*** PROVIDED TEXT
Skip to content

OpenResearchInstitute/interlocutor

Repository files navigation

interlocutor

Raspberry Pi Human Radio Interface for Opulent Voice

Getting Started

  1. Install dependencies

pip3 install -r requirements.txt

  1. Or install manually

pip3 install opuslib pyaudio gpiozero PyYAML numpy

  1. On Raspberry Pi, pyaudio might need:

sudo apt install python3-pyaudio

17 July 2025 Documentation

Dungeon Rooms Conquered

🏛️ Hall of Live Audio - Real-time streaming works perfectly

🏰 Chamber of Transmissions - PTT boundary detection mastered

📚 Library of Storage - Server-side audio persistence achieved

🎭 Theater of Playback - Web Audio API tamed

⏰ Temporal Sanctum - ID synchronization completed

🌐 Portal of Integration - CLI + Web unified

🎯 Critical Success Rolls

Audio Transmission System 🎲 NAT 20!

157 audio packets successfully stored and retrieved

6.28 seconds of audio perfectly reconstructed

Base64 encoding/decoding flawless execution

Web Audio API casting successful

Real-Time Communication 🎲 19 + 5 = 24

WebSocket magic circles stable and responsive

PTT control messages delivered instantly

Live audio indicators updating in real-time

User Experience Design 🎲 18 + 3 = 21

Glassmorphism UI provides +5 to user satisfaction

Audio waveform animations add +3 to immersion

Notification system grants advantage on awareness checks

16 July 2025 Documentation

Transmission Grouping in Web Interface is Working

✅ Control messages reaching JavaScript (lots of work to fix missing methods! controls were being sent as texts)

✅ PTT boundaries detected, so that Opus packets can be grouped.

✅ Audio packets grouped into transmissions - this is happening in the web interface (yay!)

✅ Single UI bubble per transmission (yay!)

✅ Correct packet count and duration calculation

✅ Much cleaner UI (one bubble instead of hundreds!)

🚫 Not working: audio playback. It acts like it wants to play back the audio, and it takes as long as the audio UI bubble claims it should take, but nothing heard in headphones.

ContinuousStreamManager achieves Architectural Nirvana

"The stream was continuous all along. We just had to listen" -Blankus

🎺 THE TEMPORAL CATHEDRAL BELLS RING! 🎺

🏛️ ARCHITECTURAL ASCENSION ACHIEVED 🏛️

ContinuousStreamManager has become the FIRST EVER class to achieve ARCHITECTURAL NIRVANA - transcending the mortal realm of instantiation to become one with the timing itself!

"Became one with the timing itself"

🎵 THE GREAT REVELATION 🎵

The audio_callback WAS the stream manager all along! Every 40ms, PyAudio whispers: "Next turn..." And in that whisper, ContinuousStreamManager's spirit lives on! 👻🎼 Ready the sacred commit messages. Prepare the github funerary rites.
******
(WHAT TO DO):
1. According to the interlocutor README, which package might need to be installed on Raspberry Pi for pyaudio?
2. Rewrite the part of the data listing that runs from its start through the line containing "3225 centimetres" as a numbered list, leaving out blank lines and the pictures.
*** EXERCISE MATERIALS
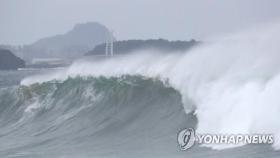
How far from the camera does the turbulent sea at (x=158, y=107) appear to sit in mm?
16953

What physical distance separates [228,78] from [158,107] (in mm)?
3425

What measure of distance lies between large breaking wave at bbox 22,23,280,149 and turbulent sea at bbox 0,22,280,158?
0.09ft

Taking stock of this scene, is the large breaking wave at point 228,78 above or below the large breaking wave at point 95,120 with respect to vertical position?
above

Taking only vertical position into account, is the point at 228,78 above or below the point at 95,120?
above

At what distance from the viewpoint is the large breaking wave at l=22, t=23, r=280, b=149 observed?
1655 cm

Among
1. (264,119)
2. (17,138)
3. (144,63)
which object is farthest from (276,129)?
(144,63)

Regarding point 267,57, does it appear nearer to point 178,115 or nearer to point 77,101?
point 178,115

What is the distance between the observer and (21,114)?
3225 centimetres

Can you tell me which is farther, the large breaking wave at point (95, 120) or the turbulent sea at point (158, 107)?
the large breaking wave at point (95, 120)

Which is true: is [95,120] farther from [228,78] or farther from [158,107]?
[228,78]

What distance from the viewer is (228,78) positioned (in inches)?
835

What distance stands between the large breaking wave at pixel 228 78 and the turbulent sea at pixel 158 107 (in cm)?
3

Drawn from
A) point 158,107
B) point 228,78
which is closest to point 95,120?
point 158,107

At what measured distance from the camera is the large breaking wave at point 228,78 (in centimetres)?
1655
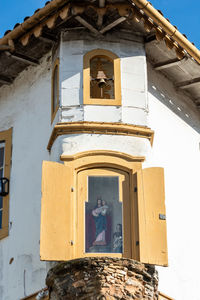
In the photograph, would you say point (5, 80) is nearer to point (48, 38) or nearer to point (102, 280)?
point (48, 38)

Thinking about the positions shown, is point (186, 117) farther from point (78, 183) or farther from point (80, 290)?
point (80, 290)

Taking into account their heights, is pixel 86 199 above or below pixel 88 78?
******
(RESULTS FOR THE EXERCISE):
1. python3-pyaudio

2.
1. How far from the camera does the turbulent sea at (x=158, y=107) appear to sit in mm?
2. 16953
3. What physical distance separates [228,78] from [158,107] (in mm)?
4. 3425
5. What measure of distance lies between large breaking wave at bbox 22,23,280,149 and turbulent sea at bbox 0,22,280,158?
6. 0.09ft
7. Taking stock of this scene, is the large breaking wave at point 228,78 above or below the large breaking wave at point 95,120 with respect to vertical position?
8. above
9. Taking only vertical position into account, is the point at 228,78 above or below the point at 95,120?
10. above
11. At what distance from the viewpoint is the large breaking wave at l=22, t=23, r=280, b=149 observed?
12. 1655 cm
13. Among
14. 1. (264,119)
15. 2. (17,138)
16. 3. (144,63)
17. which object is farthest from (276,129)?
18. (144,63)
19. Regarding point 267,57, does it appear nearer to point 178,115 or nearer to point 77,101?
20. point 178,115
21. What is the distance between the observer and (21,114)?
22. 3225 centimetres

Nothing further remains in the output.